Our project tries to highlight the beauty of their countryside while at the same time making the economic and social fabric of the village more resilient. As a specific example we designed a campsite for 'WWI' visitors combined with an ecological farm and eatery that would not focus on the main road but instead turn the other way to explore the vast hinterland.
On a site bordering a busy road that connect the outskirts of brussels to the citycentre, we designed a covered market, shops, offices and a variety of housing typologies all adapted to the specificities of the surroundings.
At the front of the site where there is a lot of traffic and commerce, we decided to pull back the building block and create a space for merchants and pedestrians. On the other side of the project's grounds lies a residential neigbourhood.There the building block is made up of rowhouses around a local square and houses with room for a shop or liberal profession.
Townhouse on a corner lot
We were asked to design a one-family home and a workspace for someone with a creative profession on the last empty lot in the corner of a building block. The design aimed at finishing the building block while at the same time highlighting the qualities of that specific place.
An art studio is placed right underneath the roof, oriented to the north, making it the ideal space for a painter while the living room has a big window facing south and the garden. All the bedrooms and the carport are located on the ground floor to ensure openness and a sense of privacy to the living area which is located on the first floor. The staircase is placed in the middle of the house to subtly divide the cooking area and living room while at the same time effectively cutting out the need for hallways connecting the different rooms together.

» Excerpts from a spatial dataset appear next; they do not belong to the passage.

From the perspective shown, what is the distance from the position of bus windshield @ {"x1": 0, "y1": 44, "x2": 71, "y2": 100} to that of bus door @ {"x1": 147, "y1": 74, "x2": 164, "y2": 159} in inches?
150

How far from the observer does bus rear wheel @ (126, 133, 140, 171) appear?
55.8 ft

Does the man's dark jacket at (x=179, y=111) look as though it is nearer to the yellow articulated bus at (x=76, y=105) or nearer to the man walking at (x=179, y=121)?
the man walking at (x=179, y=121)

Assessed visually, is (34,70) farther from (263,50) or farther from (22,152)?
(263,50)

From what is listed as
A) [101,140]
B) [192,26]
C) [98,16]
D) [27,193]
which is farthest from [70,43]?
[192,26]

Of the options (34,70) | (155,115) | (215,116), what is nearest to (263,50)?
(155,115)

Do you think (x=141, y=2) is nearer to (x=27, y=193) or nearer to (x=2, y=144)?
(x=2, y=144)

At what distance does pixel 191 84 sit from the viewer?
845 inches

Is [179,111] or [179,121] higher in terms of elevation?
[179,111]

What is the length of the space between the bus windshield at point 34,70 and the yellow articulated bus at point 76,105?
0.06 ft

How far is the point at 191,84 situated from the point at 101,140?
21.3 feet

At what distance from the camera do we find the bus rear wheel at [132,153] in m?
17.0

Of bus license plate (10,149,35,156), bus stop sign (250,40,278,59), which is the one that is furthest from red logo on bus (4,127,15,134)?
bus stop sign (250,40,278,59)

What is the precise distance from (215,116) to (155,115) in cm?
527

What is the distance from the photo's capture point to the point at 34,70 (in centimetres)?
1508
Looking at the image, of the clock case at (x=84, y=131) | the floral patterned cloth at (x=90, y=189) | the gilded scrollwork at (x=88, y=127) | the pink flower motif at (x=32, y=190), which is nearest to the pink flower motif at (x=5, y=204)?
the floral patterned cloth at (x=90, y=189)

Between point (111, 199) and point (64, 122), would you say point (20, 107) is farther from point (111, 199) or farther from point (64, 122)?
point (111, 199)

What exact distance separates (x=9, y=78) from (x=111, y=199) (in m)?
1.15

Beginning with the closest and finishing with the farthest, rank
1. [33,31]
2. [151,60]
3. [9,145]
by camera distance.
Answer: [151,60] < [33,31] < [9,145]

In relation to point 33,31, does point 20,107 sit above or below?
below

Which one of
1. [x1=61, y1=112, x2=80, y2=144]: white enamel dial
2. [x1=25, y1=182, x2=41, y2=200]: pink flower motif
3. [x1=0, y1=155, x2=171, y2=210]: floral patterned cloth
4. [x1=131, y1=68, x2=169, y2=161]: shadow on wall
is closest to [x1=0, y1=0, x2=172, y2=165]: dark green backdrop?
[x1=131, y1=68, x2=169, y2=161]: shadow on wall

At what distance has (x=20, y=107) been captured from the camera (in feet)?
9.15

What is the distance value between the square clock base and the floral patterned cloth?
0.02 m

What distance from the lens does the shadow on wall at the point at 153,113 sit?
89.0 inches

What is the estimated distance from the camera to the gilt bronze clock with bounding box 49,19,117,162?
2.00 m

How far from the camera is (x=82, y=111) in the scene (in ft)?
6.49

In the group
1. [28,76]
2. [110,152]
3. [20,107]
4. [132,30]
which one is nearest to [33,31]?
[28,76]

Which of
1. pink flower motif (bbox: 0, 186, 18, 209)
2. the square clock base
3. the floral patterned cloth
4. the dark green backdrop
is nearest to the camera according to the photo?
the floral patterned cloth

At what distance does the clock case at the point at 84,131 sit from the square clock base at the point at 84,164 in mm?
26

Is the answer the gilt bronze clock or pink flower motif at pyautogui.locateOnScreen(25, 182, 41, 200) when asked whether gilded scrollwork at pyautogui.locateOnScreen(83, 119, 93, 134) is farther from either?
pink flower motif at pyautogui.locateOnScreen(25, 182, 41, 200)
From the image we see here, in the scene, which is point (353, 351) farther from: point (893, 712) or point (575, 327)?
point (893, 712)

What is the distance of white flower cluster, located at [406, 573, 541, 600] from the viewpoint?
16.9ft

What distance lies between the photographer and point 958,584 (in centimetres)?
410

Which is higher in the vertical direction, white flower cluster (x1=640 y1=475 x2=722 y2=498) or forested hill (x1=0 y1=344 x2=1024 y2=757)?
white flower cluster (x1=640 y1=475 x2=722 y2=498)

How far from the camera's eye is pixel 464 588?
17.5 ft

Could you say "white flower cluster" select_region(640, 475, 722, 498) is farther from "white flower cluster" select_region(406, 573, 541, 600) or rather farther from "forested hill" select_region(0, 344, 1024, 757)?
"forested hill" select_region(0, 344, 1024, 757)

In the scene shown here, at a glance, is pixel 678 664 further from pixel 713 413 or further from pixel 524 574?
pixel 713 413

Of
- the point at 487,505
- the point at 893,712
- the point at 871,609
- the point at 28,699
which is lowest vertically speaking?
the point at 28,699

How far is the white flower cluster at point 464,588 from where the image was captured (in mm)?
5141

We wanted to show this valley as a real valleypark that serves the city next to it. We did this by defining the edges of the valley and sharpening certain topography changes. These changes result in three edges: a clear edge, an active edge and a platform path next to the river. The edges frame the park by working on the visibility, accessibility and availability of the green valleypark.
The clear edge forms a wall which becomes more and more permeable as it extends into the valley, becoming a real line through the landscape. The active edge forms a connection between the city and the valleypark. By using stairs we create places for different activities but also a passing-through and balcony. The last boundary is the platform path which connects all existing sports facilities on both sides of the river and becomes a pathway along the river .
Topography changes have been used before to define the valley and increase its accessibility. By using the same technique and making the topography changes more radical we remind people that the landscape is man-made and allow them a lookout over the park regardless of whether they are driving next to it or walking in it.